Proof: One very classical theorem that dates back to Legendre states that the number of ways of writing $n\in \mathbb N$ as a sum of four triangular numbers is equal to $\sigma(2n+1)$, the sum of divisors of $2n+1$. Since the generating function of triangular numbers admits an infinite product expression from Jacobi's triple product formula, we can rewrite this theorem in the language of generating functions:
$$\sum_{n\geq 0}\sigma(2n+1)q^n=\prod_{k\geq 1}\frac{(1-q^{2k})^8}{(1-q^k)^4}.$$
I made use of this in an older answer, where we also pointed out the following simple corollary:
$$\sum_{n\geq 0}\sigma(4n+1)q^n\equiv\prod_{k\geq 1}\left(\frac{1-q^{4k}}{1-q^k}\right)^2=\prod_{k\geq 1}(1+q^{2k-1})^2(1+q^{2k})^4\pmod{4}.$$
Let us denote $$A(q)=\sum_{n\geq 0}\sigma((2n+1)^2)q^{\binom{n+1}{2}}.$$
The next lemma will allow us to split $\sum_{n\geq 0}\sigma(2n+1)q^n \pmod{4}$ into its even and odd parts.
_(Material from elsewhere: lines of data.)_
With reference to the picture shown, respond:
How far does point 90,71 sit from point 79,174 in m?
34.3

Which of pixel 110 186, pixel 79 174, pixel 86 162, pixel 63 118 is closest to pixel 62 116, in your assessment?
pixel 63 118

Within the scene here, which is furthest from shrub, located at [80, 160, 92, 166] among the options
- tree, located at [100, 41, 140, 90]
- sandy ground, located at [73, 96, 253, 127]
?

More precisely it will show
$$\sum_{n\geq 0}\sigma(2n+1)q^n\equiv A(q^2)+2qY(q^2) \pmod{4}$$

**Lemma:** The value of $\sigma(4n+1)$ is $1,3\pmod{4}$ iff 4n+1 is a perfect square, and it is $2\pmod{4}$ iff $n=2y_i+1$ for some $i$.
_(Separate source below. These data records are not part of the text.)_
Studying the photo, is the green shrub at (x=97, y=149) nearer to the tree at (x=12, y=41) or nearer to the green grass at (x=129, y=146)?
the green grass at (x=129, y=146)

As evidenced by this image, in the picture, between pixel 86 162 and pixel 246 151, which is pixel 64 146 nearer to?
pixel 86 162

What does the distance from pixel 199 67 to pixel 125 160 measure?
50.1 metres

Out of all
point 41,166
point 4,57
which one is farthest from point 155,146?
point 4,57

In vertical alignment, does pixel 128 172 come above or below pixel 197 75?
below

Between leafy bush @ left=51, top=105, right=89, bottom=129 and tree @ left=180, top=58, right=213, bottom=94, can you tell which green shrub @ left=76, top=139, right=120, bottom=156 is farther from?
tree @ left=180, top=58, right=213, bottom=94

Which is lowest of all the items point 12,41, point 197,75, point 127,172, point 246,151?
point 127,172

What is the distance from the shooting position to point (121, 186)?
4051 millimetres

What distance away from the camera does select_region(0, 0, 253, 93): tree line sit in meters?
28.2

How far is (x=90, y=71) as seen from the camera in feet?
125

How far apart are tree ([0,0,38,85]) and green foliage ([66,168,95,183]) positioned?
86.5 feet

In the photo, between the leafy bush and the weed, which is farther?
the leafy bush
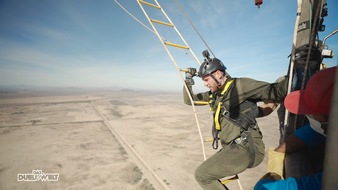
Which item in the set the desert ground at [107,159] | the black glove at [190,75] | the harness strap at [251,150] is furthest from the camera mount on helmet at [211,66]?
the desert ground at [107,159]

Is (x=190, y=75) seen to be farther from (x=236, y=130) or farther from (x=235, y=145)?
(x=235, y=145)

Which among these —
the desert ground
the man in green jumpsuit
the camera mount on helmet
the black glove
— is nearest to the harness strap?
the man in green jumpsuit

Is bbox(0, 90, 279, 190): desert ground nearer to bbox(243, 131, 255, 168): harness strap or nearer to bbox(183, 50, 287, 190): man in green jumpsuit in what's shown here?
bbox(183, 50, 287, 190): man in green jumpsuit

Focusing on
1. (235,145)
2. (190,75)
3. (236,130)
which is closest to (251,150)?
(235,145)

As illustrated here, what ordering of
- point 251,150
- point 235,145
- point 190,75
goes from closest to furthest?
point 251,150, point 235,145, point 190,75

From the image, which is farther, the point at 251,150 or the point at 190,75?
the point at 190,75

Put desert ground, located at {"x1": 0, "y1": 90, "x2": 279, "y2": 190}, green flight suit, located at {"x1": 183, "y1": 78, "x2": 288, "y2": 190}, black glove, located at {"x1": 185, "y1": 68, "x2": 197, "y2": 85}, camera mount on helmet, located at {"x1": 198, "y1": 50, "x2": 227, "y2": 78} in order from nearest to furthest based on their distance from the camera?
green flight suit, located at {"x1": 183, "y1": 78, "x2": 288, "y2": 190}, camera mount on helmet, located at {"x1": 198, "y1": 50, "x2": 227, "y2": 78}, black glove, located at {"x1": 185, "y1": 68, "x2": 197, "y2": 85}, desert ground, located at {"x1": 0, "y1": 90, "x2": 279, "y2": 190}

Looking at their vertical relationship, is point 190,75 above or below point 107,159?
above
Proof of lemma: An odd number $m$ has a factorization $\prod p_i^{\alpha_i}q_j^{\beta_j}$ where $p_i$'s are primes $1\pmod 4$ and $q_j$'s are primes $3\pmod{4}$. The function $\sigma$ is multiplicative, so we just need to check the prime powers individually.
$$\sigma(p_i^{\alpha_i})=\frac{p_i^{\alpha_i+1}-1}{p_i-1}\equiv \alpha_i+1\pmod{4}$$
$$\sigma(q_j^{\beta_j})=\frac{q^{\beta_j+1}-1}{q_j-1}\equiv\left\{
\begin{array}{ll}
1\pmod{4} & \beta_j\text{ is even} \\
0\pmod{4} & \beta_j\text{ is odd} \\
\end{array}
\right.$$
Using the fact that $\sigma(m)=\prod \sigma(p_i^{\alpha_i})\sigma(q_j^{\beta_j})$ we see that $\sigma(m)$ is odd iff each $\alpha_i$ and $\beta_j$ are even, iff $m$ is a perfect square. We also see that $\sigma(m)=2\pmod{4}$ iff all $\beta_j$ are even, and exactly one $\alpha_i$ is $1\pmod{4}$, which is equivalent to saying that $m$ is one of the elements of your $x_i$ sequence. Now, $4n+1=x_i \implies n=2y_i+1$, so this concludes the proof of the lemma.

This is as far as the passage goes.